# Online Games.....



## Ceri. (Sep 6, 2004)

Got any good games or just irritating addicted ones to share?

Katyblue... here ya are! Fly the chopper.... http://www.seethru.co.uk/zine/south_coast/helicopter_game.htm
I managed 733 points!

Ceri x

This post contains an unconfirmed link/information and readers are reminded that FertilityFriends.co.UK or its owners are not responsible for the content of external internet sites


----------



## Anthony Reid (Jan 1, 2002)

799 points


----------



## Ceri. (Sep 6, 2004)




----------



## katyblue (Aug 3, 2005)

Hi Ceri hun,  

oooh,this is addictive! It took me ages to get the hang of it.. Unfortunately I'm not very good (yet) so i wont post my score and embarrass myself    Going to have another go though before the weebster comes along and smashes all the high scores..  

K.
XX


----------



## Ceri. (Sep 6, 2004)

1257 and i've got a headache now!
Tony   right back at ya!


----------



## weeble (Dec 5, 2005)

katyblue said:


> Going to have another go though before the weebster comes along and smashes all the high scores..

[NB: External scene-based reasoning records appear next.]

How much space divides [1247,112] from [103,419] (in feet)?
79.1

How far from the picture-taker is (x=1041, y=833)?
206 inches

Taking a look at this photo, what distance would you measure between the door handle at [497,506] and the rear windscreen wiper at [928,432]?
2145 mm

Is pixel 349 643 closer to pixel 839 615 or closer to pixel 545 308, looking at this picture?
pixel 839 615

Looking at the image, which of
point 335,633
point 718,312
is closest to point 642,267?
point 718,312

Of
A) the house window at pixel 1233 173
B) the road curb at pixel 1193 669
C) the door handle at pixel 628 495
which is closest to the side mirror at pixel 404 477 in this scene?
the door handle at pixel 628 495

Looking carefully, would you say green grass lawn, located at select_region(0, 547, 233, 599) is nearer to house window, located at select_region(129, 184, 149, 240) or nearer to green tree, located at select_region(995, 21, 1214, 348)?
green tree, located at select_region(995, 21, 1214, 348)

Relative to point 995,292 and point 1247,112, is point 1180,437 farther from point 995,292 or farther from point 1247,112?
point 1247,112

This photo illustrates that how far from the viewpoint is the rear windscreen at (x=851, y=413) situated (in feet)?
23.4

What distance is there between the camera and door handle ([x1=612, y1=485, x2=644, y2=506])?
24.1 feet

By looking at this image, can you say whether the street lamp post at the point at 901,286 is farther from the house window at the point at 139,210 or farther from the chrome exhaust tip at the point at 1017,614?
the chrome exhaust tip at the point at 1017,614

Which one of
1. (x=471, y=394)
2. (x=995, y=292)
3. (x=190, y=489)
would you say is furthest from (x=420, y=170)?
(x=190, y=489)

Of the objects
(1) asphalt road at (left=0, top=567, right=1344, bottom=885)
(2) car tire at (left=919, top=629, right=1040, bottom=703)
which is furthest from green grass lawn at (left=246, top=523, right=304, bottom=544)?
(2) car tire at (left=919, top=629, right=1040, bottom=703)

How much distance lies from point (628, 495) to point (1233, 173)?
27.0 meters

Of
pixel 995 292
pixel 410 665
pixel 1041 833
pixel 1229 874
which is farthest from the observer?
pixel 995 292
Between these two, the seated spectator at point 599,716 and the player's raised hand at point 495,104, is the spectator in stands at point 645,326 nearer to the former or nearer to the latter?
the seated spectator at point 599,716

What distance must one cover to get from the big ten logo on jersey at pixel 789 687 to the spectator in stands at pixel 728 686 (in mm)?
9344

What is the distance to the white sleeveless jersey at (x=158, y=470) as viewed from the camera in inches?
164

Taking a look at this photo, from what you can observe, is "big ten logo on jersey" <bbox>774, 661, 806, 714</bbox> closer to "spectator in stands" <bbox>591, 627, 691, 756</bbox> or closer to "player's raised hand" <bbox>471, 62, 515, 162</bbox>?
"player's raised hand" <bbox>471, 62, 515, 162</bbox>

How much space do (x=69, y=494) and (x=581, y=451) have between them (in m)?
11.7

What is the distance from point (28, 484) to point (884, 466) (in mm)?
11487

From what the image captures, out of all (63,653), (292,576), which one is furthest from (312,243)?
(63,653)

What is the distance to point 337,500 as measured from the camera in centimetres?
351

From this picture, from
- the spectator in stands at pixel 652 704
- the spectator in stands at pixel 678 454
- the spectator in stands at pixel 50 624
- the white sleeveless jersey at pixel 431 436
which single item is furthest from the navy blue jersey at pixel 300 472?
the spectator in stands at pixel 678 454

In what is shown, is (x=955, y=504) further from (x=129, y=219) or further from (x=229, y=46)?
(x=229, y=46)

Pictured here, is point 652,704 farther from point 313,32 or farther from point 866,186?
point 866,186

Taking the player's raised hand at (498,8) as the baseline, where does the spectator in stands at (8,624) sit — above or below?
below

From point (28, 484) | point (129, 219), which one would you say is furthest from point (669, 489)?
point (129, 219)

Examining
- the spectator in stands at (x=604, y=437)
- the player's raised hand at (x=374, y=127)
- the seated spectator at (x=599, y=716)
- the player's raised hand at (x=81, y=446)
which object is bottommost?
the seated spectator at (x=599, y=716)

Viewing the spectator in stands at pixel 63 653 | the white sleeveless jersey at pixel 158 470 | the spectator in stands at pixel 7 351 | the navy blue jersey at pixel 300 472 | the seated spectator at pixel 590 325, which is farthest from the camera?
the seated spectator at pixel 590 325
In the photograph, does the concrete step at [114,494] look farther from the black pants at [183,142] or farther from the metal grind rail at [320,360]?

Oh God I darent even try darling. Gave up smoking yesterday and if I cant do it, Im likely to throw the pc out the window.


----------



## Bekie (Aug 23, 2004)

I loooove online games at the minute i cant stop playing this

http://www.addictinggames.com/3dbilliards.html

And i am obsessed with The webiste www.addictinggames.com

It has sooooo many games on it   

This post contains an unconfirmed link/information and readers are reminded that Fertilityfriends.co.uk or its owners are not responsible for the content of external internet sites.


----------



## Prue (Jul 31, 2006)

Hi girls, 
I'm totally adicted to Parasites in the charter section!
love
Prue.x


----------



## katyblue (Aug 3, 2005)

@ Weeble!!

Posted these on here a while ago, so you might have already played them, but these are my 2 fave *addictve* games:

http://www.blockfrenzy.com/ 

and

http://www.albinoblacksheep.com/flash/squares2.php 

xxxxxx

This post contains an unconfirmed link/information and readers are reminded that Fertilityfriends.co.uk or its owners are not responsible for the content of external internet websites.


----------



## coxy (Aug 4, 2005)

Check out www.quizardry.com

loads of games on there, ones you can download.

Julia

This post contains an unconfirmed link/information and readers are reminded that Fertility.co.uk or its owners are not responsible for the content of external internet websites


----------



## Ceri. (Sep 6, 2004)

Try this game... www.isketch.net 
Nicky originally posted it on another board and since then i'm addicted and it DEFINATELY helps takes ya mind off things during the 2ww!
Ceri x


----------



## borntoshop7474 (Mar 24, 2004)

Im into Literati on Yahoo Games - on line Scrabble if you're into board games.


----------



## danlau (May 16, 2005)

Hiya gals xxx addictive game but great is ..... rocketmania ...just google it and you'll find it no probs


----------



## maximac (Dec 8, 2006)

Hi all,

I found the following site quite good. It has a variety of different games

The link........ www.fetchfido.co.uk

Or you could try.......... www.2dplay.com

Maxi


----------



## sunfish (Apr 20, 2002)

Hi All

I play on www.pogo.co.uk, which is quite good with challenge badges. You do have to pay a subscription to get to some of the games though.

love

Camilla

/links


----------



## kee888 (Aug 12, 2004)

camilla i play on pogo regular too even more so now im without sims at min due to having an accident with red wine and laptop only got megans pc now whats your username hun if ya dont mind me asking mines pinkkee888 and you will normally find me round lottso or bingo or somat what do you play on hun?? did you pay the subscription charge too we did as the adverts got too much annoyance lol hope to see you around kee xxxxxxxxxxxxxxxxxxxxxx


----------



## sunfish (Apr 20, 2002)

Hi Kee

My username is sunfisherstar, I've added you to my friends list. I tend to do the badges, favourite for me at the moment is Hogheaven slots 

I did pay the sub, I don't think its bad with the selection of games you get.

love

Camilla


----------



## chickadee (Jan 15, 2006)

I usually play the games on zylom- www.en.zylom.com. My favourites are bejewelled 2, mah jong fortuna & pharaohs classic.

J x


----------